## Qué se pide:
**1.** Edita el texto sobre la historia del planeta en 24 horas: reprodúcelo comenzando por "Es decir, si la" y continuando hasta "ese mismo día.", con "primer segundo" cambiado por "primer instante".
**2.** Retoma el texto sobre el especieísmo y prosíguelo a partir de su última oración.

## Texto citado:
========================================================================

¿Y por qué amar a otras especies?


Cuando los antropólogos, geólogos o cualquier estudioso de la historia del planeta hablan sobre la existencia de la tierra, la vida o el hombre, generalmente se refieren a cifras que contemplan los millones de años.

Sin embargo, algunos cálculos proporcionales han llevado a trasladar, a manera de ejemplo, la existencia de nuestro famoso tercer planeta a un lapso de 24 horas.

Es decir, si la tierra hubiese comenzado con el primer segundo de un día y nosotros estuviéramos, justo ahora en las 12 de la noche en punto, al final de ese mismo día.

De tomar esta proporción, estaríamos diciendo, por ejemplo, que la vida surgió a las 3 de la mañana, como organismos simples, unicelulares.

Hacia las 5 de la mañana comenzaría el origen de las plantas, es decir los primeros organismos fotosintéticos y hasta la 1 de la tarde, aparecerían los primeros organismos que respirarían propiamente aire.

A las ocho y veinticuatro de la noche aparecen los organismos pluricelulares y a las 9:18, los primeros peces.

De ahí comenzaría la darwinista evolución, aparecerían los anfibios a las 10 de la noche y los primeros mamíferos al 5 para las 11. Los primeros simios aparecerían hasta las 11:50.

¿El primer hombre? Sólo hasta las 11:59 de la noche en punto.

Es decir… el hombre, la especie que evolucionó lo suficiente para formular preguntas y respuestas, lenguajes, herramientas y arte, ha existido en esta tierra durante un minuto de todo un día. Y en algún punto de ese minuto… comenzó a olvidar su origen.

En ese lapso el hombre se desarrolló, domesticó a otras especies, a las que separó de si mismo denominándolas “animales”, aprendió a usarlas para su beneficio y a alimentarse prácticamente de todas ellas.

Y después… una gran parte de esta pobladísima especie humana… comenzó a dejarlas de amar.

Su mente adoptó lo que conocemos como Especieísmo, centrando la existencia del Planeta entera en sí mismo. Es decir, sin mí, la tierra y las demás especies no tienen razón de existir.

========================================================================

## Datos extraídos:
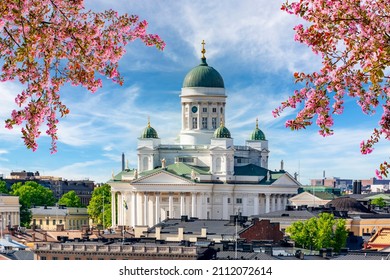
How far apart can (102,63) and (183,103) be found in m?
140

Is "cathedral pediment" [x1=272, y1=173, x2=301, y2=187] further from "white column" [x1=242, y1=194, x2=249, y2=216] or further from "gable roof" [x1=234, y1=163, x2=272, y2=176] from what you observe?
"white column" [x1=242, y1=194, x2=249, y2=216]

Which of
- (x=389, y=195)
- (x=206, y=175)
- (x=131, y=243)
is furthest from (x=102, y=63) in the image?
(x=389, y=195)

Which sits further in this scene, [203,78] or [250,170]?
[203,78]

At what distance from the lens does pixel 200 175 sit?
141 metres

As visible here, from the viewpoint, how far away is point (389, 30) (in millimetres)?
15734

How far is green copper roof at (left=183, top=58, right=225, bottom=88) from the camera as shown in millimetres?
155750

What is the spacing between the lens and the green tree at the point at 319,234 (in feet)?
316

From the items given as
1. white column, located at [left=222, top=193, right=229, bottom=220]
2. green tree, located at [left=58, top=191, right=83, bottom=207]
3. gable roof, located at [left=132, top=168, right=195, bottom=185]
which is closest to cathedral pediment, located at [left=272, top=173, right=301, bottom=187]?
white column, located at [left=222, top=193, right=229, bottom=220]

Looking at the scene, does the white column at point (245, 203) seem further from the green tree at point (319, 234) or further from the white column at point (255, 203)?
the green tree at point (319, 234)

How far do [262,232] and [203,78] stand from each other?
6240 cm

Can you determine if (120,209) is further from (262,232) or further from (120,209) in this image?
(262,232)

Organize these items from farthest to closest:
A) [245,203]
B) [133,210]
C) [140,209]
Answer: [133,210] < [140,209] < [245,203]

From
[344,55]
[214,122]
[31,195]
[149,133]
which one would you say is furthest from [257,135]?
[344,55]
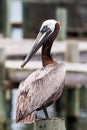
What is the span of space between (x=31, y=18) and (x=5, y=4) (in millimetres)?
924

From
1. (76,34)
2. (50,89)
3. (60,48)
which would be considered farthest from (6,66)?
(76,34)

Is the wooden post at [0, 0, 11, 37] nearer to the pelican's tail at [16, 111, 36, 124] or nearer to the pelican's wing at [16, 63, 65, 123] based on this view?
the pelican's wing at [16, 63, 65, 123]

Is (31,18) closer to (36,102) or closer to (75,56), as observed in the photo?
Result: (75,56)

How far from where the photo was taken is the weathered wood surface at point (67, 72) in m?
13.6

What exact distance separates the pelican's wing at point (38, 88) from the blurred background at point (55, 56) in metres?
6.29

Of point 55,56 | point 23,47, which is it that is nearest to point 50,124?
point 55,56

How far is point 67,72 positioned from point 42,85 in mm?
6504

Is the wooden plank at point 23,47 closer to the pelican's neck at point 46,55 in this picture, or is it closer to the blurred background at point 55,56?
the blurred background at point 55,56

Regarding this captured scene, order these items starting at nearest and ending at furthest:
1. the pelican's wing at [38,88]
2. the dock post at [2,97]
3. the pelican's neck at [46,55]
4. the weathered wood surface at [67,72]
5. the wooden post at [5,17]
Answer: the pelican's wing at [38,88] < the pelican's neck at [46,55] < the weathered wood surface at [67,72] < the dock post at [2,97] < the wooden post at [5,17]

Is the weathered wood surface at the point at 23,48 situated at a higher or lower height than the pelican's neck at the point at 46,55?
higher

========================================================================

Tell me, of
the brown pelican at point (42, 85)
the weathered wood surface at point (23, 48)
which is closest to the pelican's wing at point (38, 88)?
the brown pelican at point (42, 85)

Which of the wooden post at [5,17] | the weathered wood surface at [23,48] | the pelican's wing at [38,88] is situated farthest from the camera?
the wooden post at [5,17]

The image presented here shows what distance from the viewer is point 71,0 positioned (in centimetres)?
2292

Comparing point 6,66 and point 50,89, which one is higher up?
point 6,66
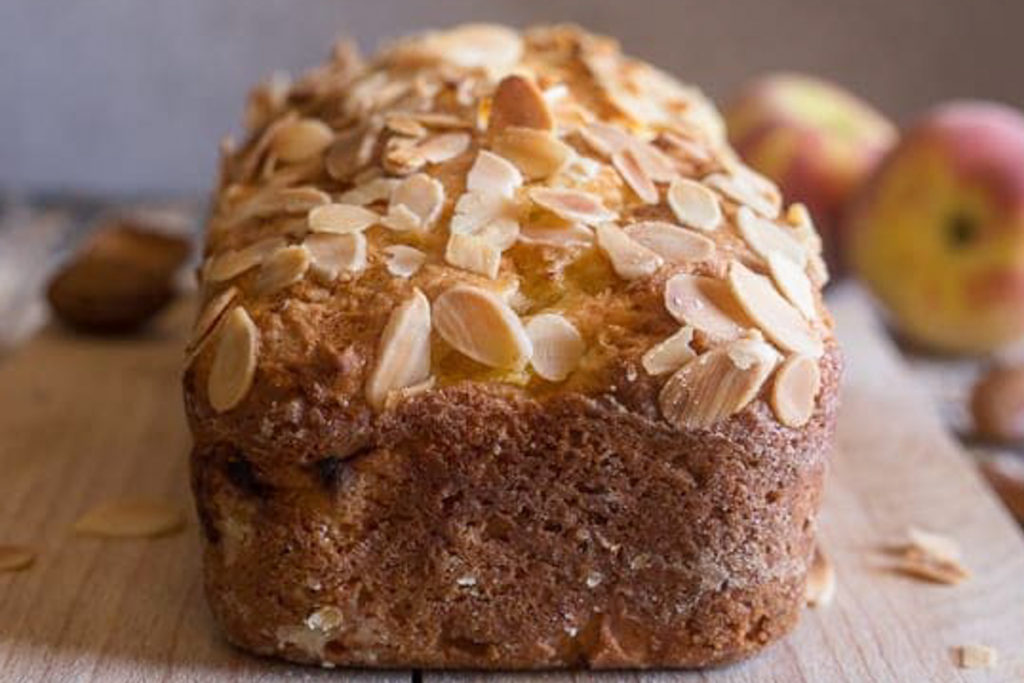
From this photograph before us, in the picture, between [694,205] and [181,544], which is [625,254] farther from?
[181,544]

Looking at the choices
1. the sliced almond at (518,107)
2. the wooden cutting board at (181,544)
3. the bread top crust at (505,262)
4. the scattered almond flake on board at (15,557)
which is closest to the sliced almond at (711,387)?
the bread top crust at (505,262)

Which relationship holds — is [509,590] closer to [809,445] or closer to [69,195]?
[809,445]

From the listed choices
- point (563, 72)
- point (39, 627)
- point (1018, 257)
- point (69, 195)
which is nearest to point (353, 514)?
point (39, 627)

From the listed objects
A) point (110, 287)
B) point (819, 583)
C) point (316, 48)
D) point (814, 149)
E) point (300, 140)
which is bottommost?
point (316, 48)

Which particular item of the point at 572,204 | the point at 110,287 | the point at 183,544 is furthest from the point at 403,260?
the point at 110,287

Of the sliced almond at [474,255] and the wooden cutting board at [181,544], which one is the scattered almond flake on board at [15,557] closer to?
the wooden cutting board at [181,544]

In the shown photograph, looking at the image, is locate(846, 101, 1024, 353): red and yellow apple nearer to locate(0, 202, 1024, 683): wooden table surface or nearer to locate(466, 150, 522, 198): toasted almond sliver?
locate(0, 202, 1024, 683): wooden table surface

========================================================================

## Respuestas por tarea:
**1.**
Es decir, si la tierra hubiese comenzado con el primer instante de un día y nosotros estuviéramos, justo ahora en las 12 de la noche en punto, al final de ese mismo día.

**2.**
Truculenta la mente del hombre, le hizo entonces creer que era amo y señor de la vida misma. Que podía disponer a capricho de la vida de todas las demás especies. Y peor aún, que podía justificar esta acción con su razón, con su ventajosa inteligencia. Lo vio como un derecho de especie. Un derecho divino.

Cuando comenzamos este reportaje, nos preguntábamos como hablar del por qué amar a los animales.

Conforme avanzamos en nuestra investigación, nos dimos cuenta de algo más importante. ¿Por qué aprender a hacerlo, primero? ¿Por qué y para qué amar a otras especies, si somos nosotros la especie que confronta los problemas y soluciones? Si somos nosotros los que sustentamos el girar de este planeta.

Y al tratar de respondernos, entendimos que no se trataba de profesar amor o amistad a otras especies. Hablábamos de mar y ser amigos de nosotros mismos.

Muchos estudios han demostrado que la ausencia de la especie humana en cualquier zona del mundo, implicaría una lenta pero constante recuperación de los ecosistemas. Las especies animales recobrarían número, las plantas se multiplicarían y alimentarían a unos, que a su vez y en su ciclo, alimentarían a otros.

Sin embargo, la ausencia de otras especies en nuestro planeta, está significando una fuerte crisis de equilibrio natural.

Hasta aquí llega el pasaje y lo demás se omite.